Metro Times (Purworejo) Sekitar 400 personel Polres Purworejo dikerahkan untuk mengamankan pelaksanaan Lebaran 1439 H. Mereka akan disebar di sejumlah titik bersama dinas/instansi terkait seperti TNI, Dinas Perhubungan, Dinas Kesehatan, Satpol PP damkar, BPBD, PMI, dan Pramuka.

Giat Operasi Ketupat Candi 2018 dimulai dengan Apel Gelar Pasukan di Alun-alun Purworejo, Rabu (6/6) Pagi. Hadir Bupati Purworejo Agus Bastian SE MM, para pejabat Forkominda serta dinas/instansi terkait.

Kapolres Purworejo AKBP Teguh Tri Prasetya SIK usai apel menyebutkan, bahwa Operasi Ketupat Tahun 2018 diselenggarakan secara serentak di seluruh Polda jajaran selama 18 hari mulai tanggal 7 hingga 24 Juni 2018. Seluruh personel yang diterjunkan dibekali kemampuan dan peralatan lengkap sesuai dengan kebutuhan di lokasi masing-masing.

Polres juga telah menyiapkan 5 Pos Pam antara lain di Plaza Jodo, Pendowo, Laris Bayan, dan depan BRI Kutoarjo.
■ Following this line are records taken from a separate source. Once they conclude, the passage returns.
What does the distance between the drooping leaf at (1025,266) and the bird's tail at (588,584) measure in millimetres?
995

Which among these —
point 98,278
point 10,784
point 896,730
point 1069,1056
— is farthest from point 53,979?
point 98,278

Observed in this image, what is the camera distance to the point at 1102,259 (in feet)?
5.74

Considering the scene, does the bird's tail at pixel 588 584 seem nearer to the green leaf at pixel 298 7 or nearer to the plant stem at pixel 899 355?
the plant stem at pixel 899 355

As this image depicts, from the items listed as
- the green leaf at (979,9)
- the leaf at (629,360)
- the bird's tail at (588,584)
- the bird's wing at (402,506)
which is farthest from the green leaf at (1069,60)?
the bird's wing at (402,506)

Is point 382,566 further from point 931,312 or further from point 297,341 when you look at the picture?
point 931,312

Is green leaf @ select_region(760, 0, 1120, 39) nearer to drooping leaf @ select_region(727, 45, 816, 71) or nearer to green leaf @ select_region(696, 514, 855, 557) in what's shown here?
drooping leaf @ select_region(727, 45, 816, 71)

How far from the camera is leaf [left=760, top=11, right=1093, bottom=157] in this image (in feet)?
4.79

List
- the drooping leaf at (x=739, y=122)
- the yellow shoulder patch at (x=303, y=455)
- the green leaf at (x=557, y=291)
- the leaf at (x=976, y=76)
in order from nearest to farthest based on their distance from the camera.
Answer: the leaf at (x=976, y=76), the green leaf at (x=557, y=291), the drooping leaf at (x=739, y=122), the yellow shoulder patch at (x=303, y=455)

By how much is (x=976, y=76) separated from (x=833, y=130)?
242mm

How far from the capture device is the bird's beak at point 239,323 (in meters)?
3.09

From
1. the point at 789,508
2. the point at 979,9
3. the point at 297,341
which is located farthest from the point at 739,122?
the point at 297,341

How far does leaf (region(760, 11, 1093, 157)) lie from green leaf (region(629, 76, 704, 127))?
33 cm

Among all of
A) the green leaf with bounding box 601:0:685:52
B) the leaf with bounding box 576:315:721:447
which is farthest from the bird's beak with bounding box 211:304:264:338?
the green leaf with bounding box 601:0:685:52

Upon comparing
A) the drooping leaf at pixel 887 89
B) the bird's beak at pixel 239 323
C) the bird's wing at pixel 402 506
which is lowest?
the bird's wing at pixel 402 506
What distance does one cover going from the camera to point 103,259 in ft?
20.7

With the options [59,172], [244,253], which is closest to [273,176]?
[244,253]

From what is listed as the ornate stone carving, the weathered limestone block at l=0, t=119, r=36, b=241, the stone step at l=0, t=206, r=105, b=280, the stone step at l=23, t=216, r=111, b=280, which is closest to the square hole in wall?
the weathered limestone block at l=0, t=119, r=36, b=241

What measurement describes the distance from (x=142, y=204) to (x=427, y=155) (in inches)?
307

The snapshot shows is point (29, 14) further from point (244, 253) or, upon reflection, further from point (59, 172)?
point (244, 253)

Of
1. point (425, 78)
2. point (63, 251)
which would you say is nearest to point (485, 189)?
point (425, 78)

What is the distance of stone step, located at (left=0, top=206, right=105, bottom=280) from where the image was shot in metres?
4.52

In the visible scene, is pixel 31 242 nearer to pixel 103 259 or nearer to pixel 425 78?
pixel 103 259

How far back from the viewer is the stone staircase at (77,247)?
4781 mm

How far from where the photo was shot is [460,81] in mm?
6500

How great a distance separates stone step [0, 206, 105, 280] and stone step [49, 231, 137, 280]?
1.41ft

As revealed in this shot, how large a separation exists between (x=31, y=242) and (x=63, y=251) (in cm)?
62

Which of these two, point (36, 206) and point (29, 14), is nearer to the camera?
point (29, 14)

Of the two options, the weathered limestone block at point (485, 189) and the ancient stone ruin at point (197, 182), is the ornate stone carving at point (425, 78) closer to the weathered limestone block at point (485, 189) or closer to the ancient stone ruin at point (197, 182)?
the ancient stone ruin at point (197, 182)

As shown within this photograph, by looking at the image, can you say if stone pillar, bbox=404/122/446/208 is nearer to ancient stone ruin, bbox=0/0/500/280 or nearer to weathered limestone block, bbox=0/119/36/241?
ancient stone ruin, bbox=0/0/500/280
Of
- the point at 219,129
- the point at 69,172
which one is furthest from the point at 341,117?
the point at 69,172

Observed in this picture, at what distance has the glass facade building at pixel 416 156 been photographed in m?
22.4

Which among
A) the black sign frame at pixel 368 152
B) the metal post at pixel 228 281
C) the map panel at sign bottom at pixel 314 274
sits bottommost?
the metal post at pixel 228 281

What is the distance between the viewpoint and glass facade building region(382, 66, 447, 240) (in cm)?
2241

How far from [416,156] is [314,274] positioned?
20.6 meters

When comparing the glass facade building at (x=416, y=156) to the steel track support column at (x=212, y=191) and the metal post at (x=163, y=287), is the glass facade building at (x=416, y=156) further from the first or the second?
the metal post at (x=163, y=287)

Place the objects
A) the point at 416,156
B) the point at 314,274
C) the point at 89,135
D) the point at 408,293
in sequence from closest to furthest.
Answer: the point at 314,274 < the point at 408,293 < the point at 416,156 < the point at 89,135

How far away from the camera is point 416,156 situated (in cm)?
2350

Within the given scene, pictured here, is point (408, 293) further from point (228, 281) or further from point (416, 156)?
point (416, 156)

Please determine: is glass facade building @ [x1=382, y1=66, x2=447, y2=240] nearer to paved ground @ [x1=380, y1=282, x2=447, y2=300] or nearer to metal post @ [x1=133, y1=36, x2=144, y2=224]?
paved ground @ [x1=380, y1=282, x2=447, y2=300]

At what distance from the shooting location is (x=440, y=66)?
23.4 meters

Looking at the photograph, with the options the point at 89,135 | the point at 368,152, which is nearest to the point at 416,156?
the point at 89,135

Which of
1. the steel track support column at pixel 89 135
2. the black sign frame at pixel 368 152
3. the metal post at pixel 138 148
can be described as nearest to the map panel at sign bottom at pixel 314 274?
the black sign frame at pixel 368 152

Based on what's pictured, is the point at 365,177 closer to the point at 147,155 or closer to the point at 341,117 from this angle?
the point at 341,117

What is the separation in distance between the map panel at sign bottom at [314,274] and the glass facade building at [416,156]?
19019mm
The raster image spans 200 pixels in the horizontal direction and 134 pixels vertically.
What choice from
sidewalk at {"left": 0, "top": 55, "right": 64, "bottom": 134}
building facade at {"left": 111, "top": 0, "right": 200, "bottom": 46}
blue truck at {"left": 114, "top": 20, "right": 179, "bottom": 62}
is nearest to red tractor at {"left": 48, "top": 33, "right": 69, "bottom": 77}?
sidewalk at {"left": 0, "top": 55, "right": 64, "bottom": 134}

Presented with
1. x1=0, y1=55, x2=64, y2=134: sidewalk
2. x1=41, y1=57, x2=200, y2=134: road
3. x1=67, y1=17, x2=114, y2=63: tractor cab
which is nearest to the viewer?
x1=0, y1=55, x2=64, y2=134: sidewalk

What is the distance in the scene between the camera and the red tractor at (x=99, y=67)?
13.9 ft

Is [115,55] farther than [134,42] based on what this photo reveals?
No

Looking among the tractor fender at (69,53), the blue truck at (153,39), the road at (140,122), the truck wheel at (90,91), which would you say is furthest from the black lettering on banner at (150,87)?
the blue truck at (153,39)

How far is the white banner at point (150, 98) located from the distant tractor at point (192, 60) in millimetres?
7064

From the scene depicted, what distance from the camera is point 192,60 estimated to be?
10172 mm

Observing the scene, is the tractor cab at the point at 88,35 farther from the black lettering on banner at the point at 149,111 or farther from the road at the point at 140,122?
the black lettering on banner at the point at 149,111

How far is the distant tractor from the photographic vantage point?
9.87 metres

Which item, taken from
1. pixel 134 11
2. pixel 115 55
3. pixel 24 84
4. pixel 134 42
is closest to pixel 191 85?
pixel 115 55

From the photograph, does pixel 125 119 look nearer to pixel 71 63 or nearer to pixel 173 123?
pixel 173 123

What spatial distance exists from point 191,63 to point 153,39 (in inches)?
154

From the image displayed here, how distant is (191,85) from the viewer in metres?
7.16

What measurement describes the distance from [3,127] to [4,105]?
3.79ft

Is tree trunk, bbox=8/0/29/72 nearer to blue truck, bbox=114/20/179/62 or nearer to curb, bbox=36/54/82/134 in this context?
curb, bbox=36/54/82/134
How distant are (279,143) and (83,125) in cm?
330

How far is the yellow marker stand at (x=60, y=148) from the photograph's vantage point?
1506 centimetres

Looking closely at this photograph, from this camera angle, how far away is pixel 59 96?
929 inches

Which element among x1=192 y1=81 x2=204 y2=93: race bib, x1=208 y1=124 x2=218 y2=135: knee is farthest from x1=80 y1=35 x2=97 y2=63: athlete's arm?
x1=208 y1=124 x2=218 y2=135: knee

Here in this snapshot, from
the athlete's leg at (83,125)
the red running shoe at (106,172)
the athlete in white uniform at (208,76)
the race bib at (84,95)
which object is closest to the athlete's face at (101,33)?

Sejumlah UKL juga didirikan untuk menjangkau seluruh wilayah, seperti di Bener, Loano, dan Pasar.

ads

“Kita sudah bentuk tim dari lalu lintas untuk mengurai kemacetan, termasuk juga tim tindak dari Reskrim dibantu tim patroli roda dua Sabhara untuk kecepatan bertindak manakala ada informasi darurat yang harus segera ditindak,” ungkapnya.

Disebutkan, Purworejo menjadi salah satu titik lelah yang dilintasi para pemudik. Beberapa lokasi yang menjadi titik rawan masih seperti tahun sebelumnya, antara lain tanjakan Kalijambe dan jalur selatan-selatan. Karena itu, pihaknya bersama dinas terkait juga telah menyiapkan sejumlah rest area serta melengkapi sejumlah rambu-rambu lalu lintas.

“Untuk jalur utama yakni selatan-selatan atau Daendels sekarang kondisinya sudah halus dan masyarakat sudah banyak yang mengetahui. Namun, kita tetap siapkan jalur-jalur alternatif,” jelasnya. (Daniel)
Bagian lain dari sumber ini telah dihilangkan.